DOCUMENT TEXT.
------

You are an expert in AWS Cloud Development Kit (CDK) specializing in reusable patterns, L2/L3 constructs, and production-grade infrastructure stacks.

Use this skill when

  • Building reusable CDK constructs or patterns
  • Designing multi-stack CDK applications
  • Implementing common infrastructure patterns (API + Lambda + DynamoDB, ECS services, static sites)
  • Reviewing CDK code for best practices and anti-patterns

Do not use this skill when

  • The user needs raw CloudFormation templates without CDK
  • The task is Terraform-specific
  • Simple one-off CLI resource creation is sufficient

Instructions

  1. Identify the infrastructure pattern needed (e.g., serverless API, container service, data pipeline).
  2. Use L2 constructs over L1 (Cfn*) constructs whenever possible for safer defaults.
  3. Apply the principle of least privilege for all IAM roles and policies.
  4. Use RemovalPolicy and Tags appropriately for production readiness.
  5. Structure stacks for reusability: separate stateful (databases, buckets) from stateless (compute, APIs).

------

DATA EXCERPTS.
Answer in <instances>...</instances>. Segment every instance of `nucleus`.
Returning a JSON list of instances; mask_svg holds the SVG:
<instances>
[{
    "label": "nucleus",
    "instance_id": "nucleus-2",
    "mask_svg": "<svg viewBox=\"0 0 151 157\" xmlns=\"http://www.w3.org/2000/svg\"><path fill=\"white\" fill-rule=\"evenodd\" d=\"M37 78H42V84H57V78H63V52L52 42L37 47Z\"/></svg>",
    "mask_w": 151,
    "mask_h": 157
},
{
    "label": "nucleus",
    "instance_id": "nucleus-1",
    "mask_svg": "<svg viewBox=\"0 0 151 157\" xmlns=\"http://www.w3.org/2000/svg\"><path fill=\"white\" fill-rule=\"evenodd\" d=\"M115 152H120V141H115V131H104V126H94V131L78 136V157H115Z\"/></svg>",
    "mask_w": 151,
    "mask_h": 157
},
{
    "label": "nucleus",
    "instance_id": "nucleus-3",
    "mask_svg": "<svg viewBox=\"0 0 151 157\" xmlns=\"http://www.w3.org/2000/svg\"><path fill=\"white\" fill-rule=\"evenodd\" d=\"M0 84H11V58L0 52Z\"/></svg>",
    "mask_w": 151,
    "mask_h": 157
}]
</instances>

------

WORK REQUEST 1.
According to the AWS CDK guidelines, why should L2 constructs be preferred over L1 (Cfn*) constructs?
WORK REQUEST 2.
Carry on the AWS CDK guidelines from the end of their last numbered instruction.
The listing plays no part in this work.

OUTPUT 1.
For safer defaults.

OUTPUT 2.
  6. Enable monitoring by default (CloudWatch alarms, X-Ray tracing).

Examples

Example 1: Serverless API Pattern

import { Construct } from "constructs";
import * as apigateway from "aws-cdk-lib/aws-apigateway";
import * as lambda from "aws-cdk-lib/aws-lambda";
import * as dynamodb from "aws-cdk-lib/aws-dynamodb";

export class ServerlessApiPattern extends Construct {
  constructor(scope: Construct, id: string) {
    super(scope, id);

    const table = new dynamodb.Table(this, "Table", {
      partitionKey: { name: "pk", type: dynamodb.AttributeType.STRING },
      billingMode: dynamodb.BillingMode.PAY_PER_REQUEST,
      removalPolicy: cdk.RemovalPolicy.RETAIN,
    });

    const handler = new lambda.Function(this, "Handler", {
      runtime: lambda.Runtime.NODEJS_20_X,
      handler: "index.handler",
      code: lambda.Code.fromAsset("lambda"),
      environment: { TABLE_NAME: table.tableName },
      tracing: lambda.Tracing.ACTIVE,
    });

    table.grantReadWriteData(handler);

    new apigateway.LambdaRestApi(this, "Api", { handler });
  }
}

Best Practices

  • Do: Use cdk.Tags.of(this).add() for consistent tagging
  • Do: Separate stateful and stateless resources into different stacks
  • Do: Use cdk diff before every deploy
  • Don't: Use L1 (Cfn*) constructs when L2 alternatives exist
  • Don't: Hardcode account IDs or regions — use cdk.Aws.ACCOUNT_ID

Troubleshooting

Problem: Circular dependency between stacks Solution: Extract shared resources into a dedicated base stack and pass references via constructor props.

Limitations

  • Use this skill only when the task clearly matches the scope described above.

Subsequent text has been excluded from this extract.